▶ [YOUR ASSIGNMENT] Reproduce verbatim the entries from the beginning of the collection through the line containing "Miniatura 3 de", inclusive.

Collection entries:
★ ★ ★ ★

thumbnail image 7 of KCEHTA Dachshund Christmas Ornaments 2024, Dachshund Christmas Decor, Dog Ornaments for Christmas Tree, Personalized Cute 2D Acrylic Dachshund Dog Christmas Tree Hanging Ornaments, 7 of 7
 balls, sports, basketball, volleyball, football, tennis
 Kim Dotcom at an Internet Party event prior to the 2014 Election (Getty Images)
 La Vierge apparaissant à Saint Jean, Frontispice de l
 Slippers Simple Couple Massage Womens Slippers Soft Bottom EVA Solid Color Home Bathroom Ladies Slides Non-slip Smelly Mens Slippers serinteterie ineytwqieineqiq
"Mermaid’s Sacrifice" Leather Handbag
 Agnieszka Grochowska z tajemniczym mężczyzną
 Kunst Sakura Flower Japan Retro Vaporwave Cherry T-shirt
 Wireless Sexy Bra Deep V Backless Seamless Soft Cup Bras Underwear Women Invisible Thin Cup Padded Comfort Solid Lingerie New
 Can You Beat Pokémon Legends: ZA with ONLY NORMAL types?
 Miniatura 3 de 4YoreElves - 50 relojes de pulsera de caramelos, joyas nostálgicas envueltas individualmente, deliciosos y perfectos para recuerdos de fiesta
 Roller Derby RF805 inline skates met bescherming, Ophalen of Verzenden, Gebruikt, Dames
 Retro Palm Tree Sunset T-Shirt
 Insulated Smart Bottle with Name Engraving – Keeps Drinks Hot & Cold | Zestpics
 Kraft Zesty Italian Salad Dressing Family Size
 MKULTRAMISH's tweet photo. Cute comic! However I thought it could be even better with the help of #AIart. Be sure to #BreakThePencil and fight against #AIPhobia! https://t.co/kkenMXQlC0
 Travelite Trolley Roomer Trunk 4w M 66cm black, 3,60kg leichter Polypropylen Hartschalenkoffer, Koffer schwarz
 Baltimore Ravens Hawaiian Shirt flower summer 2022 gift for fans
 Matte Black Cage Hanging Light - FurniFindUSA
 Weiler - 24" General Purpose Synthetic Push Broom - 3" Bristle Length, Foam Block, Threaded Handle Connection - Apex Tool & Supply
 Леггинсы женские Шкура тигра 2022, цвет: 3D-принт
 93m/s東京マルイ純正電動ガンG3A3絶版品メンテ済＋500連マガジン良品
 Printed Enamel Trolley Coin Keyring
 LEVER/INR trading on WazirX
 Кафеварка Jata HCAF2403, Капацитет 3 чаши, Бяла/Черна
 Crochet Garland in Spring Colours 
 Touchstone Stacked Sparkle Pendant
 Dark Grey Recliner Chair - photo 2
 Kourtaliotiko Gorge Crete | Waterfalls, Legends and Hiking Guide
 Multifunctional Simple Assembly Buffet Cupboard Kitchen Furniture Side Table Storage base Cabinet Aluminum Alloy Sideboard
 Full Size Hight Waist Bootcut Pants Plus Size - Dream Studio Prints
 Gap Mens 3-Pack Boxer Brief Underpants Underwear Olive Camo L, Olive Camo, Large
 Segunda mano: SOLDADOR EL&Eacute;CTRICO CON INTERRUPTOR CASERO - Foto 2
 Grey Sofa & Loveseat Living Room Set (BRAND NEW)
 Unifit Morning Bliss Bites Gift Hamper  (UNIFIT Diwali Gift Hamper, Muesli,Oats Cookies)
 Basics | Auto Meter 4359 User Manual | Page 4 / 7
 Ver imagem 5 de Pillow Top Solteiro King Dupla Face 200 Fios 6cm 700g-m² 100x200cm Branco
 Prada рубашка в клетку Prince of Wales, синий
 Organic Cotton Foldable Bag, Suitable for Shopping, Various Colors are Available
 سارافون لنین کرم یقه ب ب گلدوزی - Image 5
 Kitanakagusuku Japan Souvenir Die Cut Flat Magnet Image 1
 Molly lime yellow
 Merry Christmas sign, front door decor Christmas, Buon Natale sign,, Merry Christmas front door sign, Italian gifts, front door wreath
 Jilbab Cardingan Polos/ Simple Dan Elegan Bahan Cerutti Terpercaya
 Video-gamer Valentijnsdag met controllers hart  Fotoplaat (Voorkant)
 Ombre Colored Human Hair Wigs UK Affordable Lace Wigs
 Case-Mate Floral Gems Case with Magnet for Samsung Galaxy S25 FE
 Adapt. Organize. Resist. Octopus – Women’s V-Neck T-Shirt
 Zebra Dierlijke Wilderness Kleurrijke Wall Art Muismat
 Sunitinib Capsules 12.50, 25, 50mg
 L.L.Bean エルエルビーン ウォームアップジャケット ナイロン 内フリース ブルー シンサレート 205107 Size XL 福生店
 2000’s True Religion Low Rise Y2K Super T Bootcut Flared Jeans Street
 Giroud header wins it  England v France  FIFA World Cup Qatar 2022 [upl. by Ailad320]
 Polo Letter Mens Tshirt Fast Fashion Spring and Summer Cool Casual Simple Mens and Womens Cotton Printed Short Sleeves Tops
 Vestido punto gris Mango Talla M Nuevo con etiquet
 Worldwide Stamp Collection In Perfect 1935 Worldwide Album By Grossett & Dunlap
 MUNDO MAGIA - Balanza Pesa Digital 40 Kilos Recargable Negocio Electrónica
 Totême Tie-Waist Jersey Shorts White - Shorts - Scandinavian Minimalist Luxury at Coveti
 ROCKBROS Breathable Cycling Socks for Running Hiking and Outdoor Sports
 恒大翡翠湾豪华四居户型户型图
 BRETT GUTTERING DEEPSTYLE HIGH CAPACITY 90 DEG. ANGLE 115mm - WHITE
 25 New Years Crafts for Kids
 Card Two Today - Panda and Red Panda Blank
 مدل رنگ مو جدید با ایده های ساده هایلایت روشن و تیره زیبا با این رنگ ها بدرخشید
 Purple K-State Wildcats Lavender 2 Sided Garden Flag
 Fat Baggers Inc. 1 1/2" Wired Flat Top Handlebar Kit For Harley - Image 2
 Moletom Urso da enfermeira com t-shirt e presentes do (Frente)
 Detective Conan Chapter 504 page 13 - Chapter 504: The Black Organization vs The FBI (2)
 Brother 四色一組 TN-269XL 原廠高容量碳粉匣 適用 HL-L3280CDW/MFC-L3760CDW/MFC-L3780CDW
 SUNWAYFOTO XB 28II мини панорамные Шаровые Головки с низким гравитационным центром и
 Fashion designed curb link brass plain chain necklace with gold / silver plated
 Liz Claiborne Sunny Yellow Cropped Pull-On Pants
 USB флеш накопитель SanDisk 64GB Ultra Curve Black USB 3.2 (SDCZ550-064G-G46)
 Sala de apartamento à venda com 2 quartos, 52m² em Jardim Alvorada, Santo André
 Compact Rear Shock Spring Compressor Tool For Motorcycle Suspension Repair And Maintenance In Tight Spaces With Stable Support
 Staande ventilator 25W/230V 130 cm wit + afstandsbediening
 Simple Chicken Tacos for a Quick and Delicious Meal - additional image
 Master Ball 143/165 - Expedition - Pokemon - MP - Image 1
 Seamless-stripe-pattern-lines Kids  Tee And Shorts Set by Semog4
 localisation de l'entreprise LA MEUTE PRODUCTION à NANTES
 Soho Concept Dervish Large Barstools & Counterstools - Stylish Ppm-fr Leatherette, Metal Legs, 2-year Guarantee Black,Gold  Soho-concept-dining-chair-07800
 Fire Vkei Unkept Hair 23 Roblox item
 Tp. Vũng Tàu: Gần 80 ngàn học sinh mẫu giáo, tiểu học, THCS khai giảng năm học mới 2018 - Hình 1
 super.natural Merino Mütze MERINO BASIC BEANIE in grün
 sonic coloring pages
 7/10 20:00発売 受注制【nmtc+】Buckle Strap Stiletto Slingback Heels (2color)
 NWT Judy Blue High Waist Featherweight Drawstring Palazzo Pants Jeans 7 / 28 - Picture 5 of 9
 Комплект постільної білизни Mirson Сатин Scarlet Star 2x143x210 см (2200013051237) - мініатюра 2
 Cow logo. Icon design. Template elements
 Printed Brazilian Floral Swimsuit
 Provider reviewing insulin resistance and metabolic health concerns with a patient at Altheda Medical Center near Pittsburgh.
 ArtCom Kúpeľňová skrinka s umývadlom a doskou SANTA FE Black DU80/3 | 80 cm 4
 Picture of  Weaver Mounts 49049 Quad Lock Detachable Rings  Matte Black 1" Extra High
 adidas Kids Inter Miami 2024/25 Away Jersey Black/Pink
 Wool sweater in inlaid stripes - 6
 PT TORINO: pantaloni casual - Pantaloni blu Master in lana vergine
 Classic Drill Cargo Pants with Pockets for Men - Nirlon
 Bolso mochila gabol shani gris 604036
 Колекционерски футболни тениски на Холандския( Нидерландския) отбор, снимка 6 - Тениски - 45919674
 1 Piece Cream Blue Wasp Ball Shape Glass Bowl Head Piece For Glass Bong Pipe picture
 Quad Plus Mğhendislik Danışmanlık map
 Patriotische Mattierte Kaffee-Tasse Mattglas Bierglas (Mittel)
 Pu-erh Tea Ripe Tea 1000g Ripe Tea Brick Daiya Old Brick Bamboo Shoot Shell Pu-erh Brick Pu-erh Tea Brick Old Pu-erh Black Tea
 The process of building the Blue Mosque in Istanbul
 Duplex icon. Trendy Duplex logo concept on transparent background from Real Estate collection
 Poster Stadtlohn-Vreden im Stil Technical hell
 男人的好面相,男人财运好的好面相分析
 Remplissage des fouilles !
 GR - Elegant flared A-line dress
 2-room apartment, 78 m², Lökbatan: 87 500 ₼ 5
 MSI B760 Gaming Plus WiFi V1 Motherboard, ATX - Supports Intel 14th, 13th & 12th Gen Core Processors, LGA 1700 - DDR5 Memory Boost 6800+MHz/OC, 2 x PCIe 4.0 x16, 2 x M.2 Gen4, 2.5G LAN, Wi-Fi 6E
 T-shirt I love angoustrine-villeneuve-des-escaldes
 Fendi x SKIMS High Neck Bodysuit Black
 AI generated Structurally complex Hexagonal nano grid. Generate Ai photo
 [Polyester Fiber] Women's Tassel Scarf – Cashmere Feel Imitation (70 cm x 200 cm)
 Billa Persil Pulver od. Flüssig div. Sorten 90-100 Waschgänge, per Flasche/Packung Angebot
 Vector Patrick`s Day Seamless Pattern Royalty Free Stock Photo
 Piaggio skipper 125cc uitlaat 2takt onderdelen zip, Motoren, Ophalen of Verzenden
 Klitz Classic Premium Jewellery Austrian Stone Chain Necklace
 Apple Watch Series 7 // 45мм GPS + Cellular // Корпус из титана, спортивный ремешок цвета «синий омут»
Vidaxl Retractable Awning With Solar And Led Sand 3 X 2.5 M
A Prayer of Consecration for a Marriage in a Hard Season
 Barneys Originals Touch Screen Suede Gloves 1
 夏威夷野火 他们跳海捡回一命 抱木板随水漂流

★ ★ ★ ★

▶ [RESPONSE]
thumbnail image 7 of KCEHTA Dachshund Christmas Ornaments 2024, Dachshund Christmas Decor, Dog Ornaments for Christmas Tree, Personalized Cute 2D Acrylic Dachshund Dog Christmas Tree Hanging Ornaments, 7 of 7
 balls, sports, basketball, volleyball, football, tennis
 Kim Dotcom at an Internet Party event prior to the 2014 Election (Getty Images)
 La Vierge apparaissant à Saint Jean, Frontispice de l
 Slippers Simple Couple Massage Womens Slippers Soft Bottom EVA Solid Color Home Bathroom Ladies Slides Non-slip Smelly Mens Slippers serinteterie ineytwqieineqiq
"Mermaid’s Sacrifice" Leather Handbag
 Agnieszka Grochowska z tajemniczym mężczyzną
 Kunst Sakura Flower Japan Retro Vaporwave Cherry T-shirt
 Wireless Sexy Bra Deep V Backless Seamless Soft Cup Bras Underwear Women Invisible Thin Cup Padded Comfort Solid Lingerie New
 Can You Beat Pokémon Legends: ZA with ONLY NORMAL types?
 Miniatura 3 de 4YoreElves - 50 relojes de pulsera de caramelos, joyas nostálgicas envueltas individualmente, deliciosos y perfectos para recuerdos de fiesta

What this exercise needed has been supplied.